I don’t want my children to grow up feeling like they are fish out of water amongst their Tongan friends and relatives, and I don’t ever want them to perpetuate the idea that someone can be “less Tongan” than someone else simply because of how they were raised or because they have mixed parentage.
I am Tongan.
I get to own that because it is a part of who I am, and I will encourage my children to do the same. They will also tell people they are Swedish, and will say it just as proudly. So, here are a few things I hope to teach my kids, and I wish someone had told me earlier in life:
- You never need to apologize for being you. There are lots of right ways to do things. Doing something differently than someone else doesn’t mean you were raised wrong. Different does not equal wrong. It just equals different.
- There are beautiful things and ugly things in every culture. It’s okay to accept the beautiful things and reject the ugly ones.
- Similarly, don’t confuse ugly people with an ugly culture. Sometimes it’s the people you are in contact with that make the culture seem ugly. Don’t be afraid to remove those people from your life.
- It’s never too late to learn about your culture. Find someone safe who is willing to teach you, and learn everything you can.
- Your skin is beautiful. It doesn’t matter how dark or light you are, those things do not determine your “Tongan-ness” (or blackness or Latina-ness or whatever you happen to be!)
- Learn what is and is not culturally acceptable within each of your cultures. Then, you can make choices based on an informed understanding. You may still decide that the cultural restrictions do not work for you. That’s okay. If you have all of the information, you won’t be making a blind decision, and you will be ready for and able to deal with the consequences of your choice.
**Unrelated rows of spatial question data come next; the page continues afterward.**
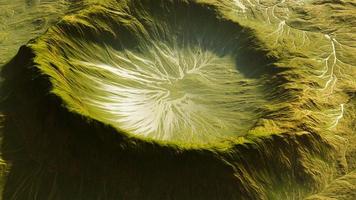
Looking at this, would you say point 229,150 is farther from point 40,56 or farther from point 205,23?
point 205,23

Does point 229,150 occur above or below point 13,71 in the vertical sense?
below

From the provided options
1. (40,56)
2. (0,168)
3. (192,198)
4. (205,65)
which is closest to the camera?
(192,198)

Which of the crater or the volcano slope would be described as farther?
the crater

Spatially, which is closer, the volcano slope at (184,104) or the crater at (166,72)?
the volcano slope at (184,104)

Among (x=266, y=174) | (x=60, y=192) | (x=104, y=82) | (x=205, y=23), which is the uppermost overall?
(x=205, y=23)

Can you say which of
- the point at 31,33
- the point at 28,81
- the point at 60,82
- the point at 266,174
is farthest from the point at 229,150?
the point at 31,33

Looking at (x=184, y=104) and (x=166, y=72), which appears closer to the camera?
(x=184, y=104)

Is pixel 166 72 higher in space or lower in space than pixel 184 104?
higher

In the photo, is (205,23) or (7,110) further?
(205,23)
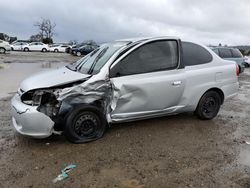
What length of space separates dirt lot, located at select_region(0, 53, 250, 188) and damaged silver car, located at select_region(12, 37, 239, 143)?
1.07ft

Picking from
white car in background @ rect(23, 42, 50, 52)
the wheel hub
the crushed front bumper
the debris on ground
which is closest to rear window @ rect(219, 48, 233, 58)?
the wheel hub

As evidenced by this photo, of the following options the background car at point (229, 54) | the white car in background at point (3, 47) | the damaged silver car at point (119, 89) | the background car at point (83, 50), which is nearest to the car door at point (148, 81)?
the damaged silver car at point (119, 89)

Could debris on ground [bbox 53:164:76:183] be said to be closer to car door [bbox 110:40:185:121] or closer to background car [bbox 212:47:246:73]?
car door [bbox 110:40:185:121]

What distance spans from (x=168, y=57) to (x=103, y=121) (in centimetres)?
176

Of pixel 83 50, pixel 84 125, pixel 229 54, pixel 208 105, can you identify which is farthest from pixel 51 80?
pixel 83 50

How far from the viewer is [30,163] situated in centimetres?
380

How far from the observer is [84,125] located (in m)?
4.47

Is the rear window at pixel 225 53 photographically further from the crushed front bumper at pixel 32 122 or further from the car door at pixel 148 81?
the crushed front bumper at pixel 32 122

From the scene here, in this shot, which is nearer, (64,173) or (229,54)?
(64,173)

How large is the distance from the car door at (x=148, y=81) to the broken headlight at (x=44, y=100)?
3.18ft

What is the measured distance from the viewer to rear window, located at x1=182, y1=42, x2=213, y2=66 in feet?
17.6

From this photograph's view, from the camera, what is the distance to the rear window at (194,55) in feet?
17.6

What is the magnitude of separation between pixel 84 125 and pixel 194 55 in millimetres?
2709

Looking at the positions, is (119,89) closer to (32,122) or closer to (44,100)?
(44,100)
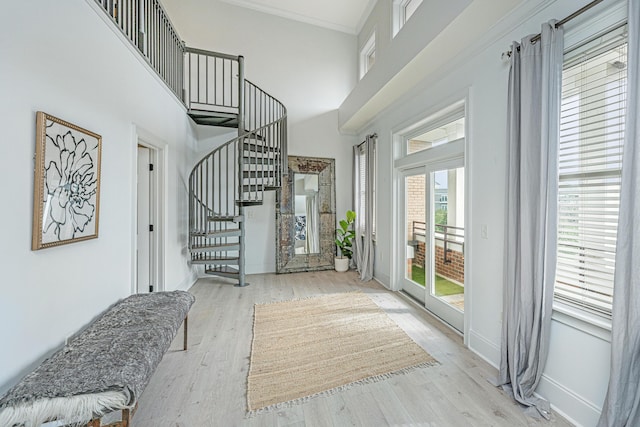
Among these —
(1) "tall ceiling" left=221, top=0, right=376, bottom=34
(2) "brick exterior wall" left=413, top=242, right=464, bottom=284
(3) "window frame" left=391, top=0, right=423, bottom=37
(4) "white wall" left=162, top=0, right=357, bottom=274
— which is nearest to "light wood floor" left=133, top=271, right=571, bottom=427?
(2) "brick exterior wall" left=413, top=242, right=464, bottom=284

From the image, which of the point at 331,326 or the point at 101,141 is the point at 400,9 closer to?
the point at 101,141

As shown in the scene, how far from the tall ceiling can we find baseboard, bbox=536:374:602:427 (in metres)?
5.71

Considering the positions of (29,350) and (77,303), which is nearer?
(29,350)

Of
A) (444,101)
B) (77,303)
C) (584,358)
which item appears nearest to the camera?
(584,358)

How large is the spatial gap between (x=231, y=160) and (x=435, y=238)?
370cm

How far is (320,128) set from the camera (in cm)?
525

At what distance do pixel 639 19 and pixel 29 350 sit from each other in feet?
11.6

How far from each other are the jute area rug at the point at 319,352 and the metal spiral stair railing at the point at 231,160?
1444 millimetres

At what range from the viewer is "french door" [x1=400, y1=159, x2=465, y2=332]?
2787 mm

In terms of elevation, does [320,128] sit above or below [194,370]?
above

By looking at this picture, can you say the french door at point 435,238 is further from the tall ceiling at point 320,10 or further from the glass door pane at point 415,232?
the tall ceiling at point 320,10

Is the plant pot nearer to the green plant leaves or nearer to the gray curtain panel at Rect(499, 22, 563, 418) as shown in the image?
the green plant leaves

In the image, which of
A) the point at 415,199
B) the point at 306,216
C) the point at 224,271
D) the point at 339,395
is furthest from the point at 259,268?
the point at 339,395

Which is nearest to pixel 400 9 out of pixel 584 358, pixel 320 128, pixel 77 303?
pixel 320 128
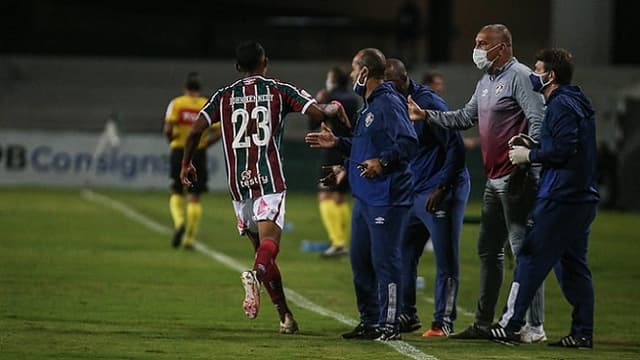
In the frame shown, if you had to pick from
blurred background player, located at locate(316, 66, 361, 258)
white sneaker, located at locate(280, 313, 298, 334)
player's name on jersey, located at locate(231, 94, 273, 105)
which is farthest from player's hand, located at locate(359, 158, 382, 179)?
blurred background player, located at locate(316, 66, 361, 258)

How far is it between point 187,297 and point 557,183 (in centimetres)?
464

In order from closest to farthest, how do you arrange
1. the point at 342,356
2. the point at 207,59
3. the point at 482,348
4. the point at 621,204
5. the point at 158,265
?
the point at 342,356 < the point at 482,348 < the point at 158,265 < the point at 621,204 < the point at 207,59

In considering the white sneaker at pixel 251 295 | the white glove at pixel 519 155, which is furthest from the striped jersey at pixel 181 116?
the white glove at pixel 519 155

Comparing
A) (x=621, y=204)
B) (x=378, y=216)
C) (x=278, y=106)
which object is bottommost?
(x=621, y=204)

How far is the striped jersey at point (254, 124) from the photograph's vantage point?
11.6 m

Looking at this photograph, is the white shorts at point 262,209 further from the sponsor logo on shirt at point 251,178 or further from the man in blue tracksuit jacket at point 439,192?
the man in blue tracksuit jacket at point 439,192

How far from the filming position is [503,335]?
1152cm

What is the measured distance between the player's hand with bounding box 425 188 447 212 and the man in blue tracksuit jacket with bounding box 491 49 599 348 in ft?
3.07

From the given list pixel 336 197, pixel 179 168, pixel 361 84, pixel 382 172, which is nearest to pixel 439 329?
pixel 382 172

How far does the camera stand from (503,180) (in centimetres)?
1170

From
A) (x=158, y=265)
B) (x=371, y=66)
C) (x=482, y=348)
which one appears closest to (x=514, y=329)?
(x=482, y=348)

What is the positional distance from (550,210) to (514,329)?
0.91m

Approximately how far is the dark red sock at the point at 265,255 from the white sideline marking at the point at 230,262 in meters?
1.07

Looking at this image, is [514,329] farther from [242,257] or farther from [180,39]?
[180,39]
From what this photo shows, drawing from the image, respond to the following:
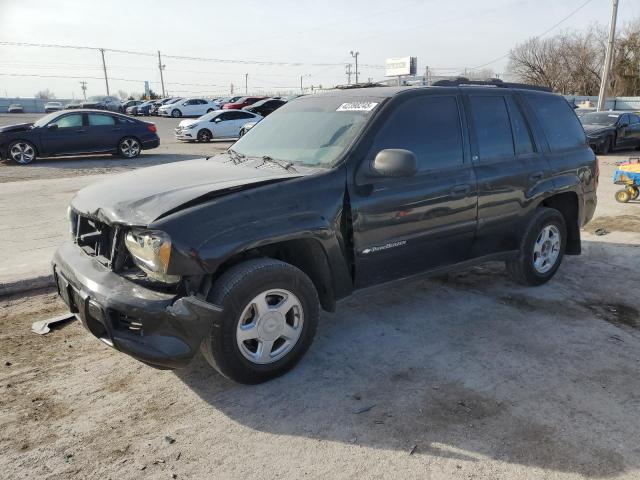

- You are not alone. As interracial dating has become more mainstream, more and more people come from mixed backgrounds. It may sometimes seem lonely, but you are not alone.
- If at all possible, learn the language. I can’t tell you how many times I felt utterly isolated and alone because of a language barrier.
- Don’t be afraid to stand up for yourself and your family. Be proud of your mixed heritage, and don’t let anyone tell you that you are less than because you’re different.
- It’s okay to own your racial identity, even if you live differently than others of your culture, and you don’t have to pick a side. You belong to both cultures equally, and no one can take that from you. Own it.
- You are enough exactly as you are.